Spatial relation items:
■ ■ ■
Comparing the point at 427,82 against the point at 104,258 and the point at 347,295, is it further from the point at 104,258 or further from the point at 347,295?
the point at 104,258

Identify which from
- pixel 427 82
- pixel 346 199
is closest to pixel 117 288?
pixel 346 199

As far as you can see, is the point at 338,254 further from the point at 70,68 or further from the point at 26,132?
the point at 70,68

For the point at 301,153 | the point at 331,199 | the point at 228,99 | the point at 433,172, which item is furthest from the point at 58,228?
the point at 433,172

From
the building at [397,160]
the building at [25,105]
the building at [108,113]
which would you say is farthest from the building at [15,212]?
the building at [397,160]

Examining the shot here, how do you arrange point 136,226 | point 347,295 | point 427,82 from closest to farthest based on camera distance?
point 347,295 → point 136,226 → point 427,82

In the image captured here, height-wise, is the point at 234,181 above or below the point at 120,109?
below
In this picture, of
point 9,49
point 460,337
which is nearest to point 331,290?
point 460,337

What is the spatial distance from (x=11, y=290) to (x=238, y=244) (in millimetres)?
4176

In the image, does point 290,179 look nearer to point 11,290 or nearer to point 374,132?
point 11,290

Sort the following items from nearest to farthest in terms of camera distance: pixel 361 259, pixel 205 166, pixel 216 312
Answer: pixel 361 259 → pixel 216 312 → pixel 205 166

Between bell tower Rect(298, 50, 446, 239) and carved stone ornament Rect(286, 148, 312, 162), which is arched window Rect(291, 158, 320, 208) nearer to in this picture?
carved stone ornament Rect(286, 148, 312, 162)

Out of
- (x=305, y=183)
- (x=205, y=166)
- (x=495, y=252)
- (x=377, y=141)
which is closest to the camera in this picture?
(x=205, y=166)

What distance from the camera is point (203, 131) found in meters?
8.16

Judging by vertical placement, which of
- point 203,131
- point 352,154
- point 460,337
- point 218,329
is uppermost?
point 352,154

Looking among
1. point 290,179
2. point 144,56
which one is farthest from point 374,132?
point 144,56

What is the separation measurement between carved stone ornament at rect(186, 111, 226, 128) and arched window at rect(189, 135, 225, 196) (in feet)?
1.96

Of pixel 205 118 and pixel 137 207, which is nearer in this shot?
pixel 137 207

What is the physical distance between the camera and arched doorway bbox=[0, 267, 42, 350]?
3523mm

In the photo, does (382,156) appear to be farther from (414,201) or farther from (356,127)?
■ ■ ■
• THE PROBLEM:
Revise the lines from the one containing "For the point" through the one containing "Answer: pixel 361", replacing "camera distance" with "depth" and leaving all else unchanged.

• WRITTEN ANSWER:
For the point at 301,153 | the point at 331,199 | the point at 228,99 | the point at 433,172, which item is furthest from the point at 58,228?
the point at 433,172

From
the building at [397,160]
the building at [25,105]
the building at [108,113]
which would you say is farthest from the building at [15,212]?
the building at [397,160]

Examining the shot here, how do you arrange point 136,226 | point 347,295 | point 427,82 from closest to farthest based on depth?
point 347,295 → point 136,226 → point 427,82

In the image captured here, height-wise, is the point at 234,181 above or below the point at 120,109?
below
In this picture, of
point 9,49
point 460,337
which is nearest to point 331,290?
point 460,337

What is the spatial distance from (x=11, y=290) to (x=238, y=244) (in millimetres)?
4176

In the image, does point 290,179 look nearer to point 11,290 or nearer to point 374,132?
point 11,290

Sort the following items from nearest to farthest in terms of depth: pixel 361 259, pixel 205 166, pixel 216 312
Answer: pixel 361 259 → pixel 216 312 → pixel 205 166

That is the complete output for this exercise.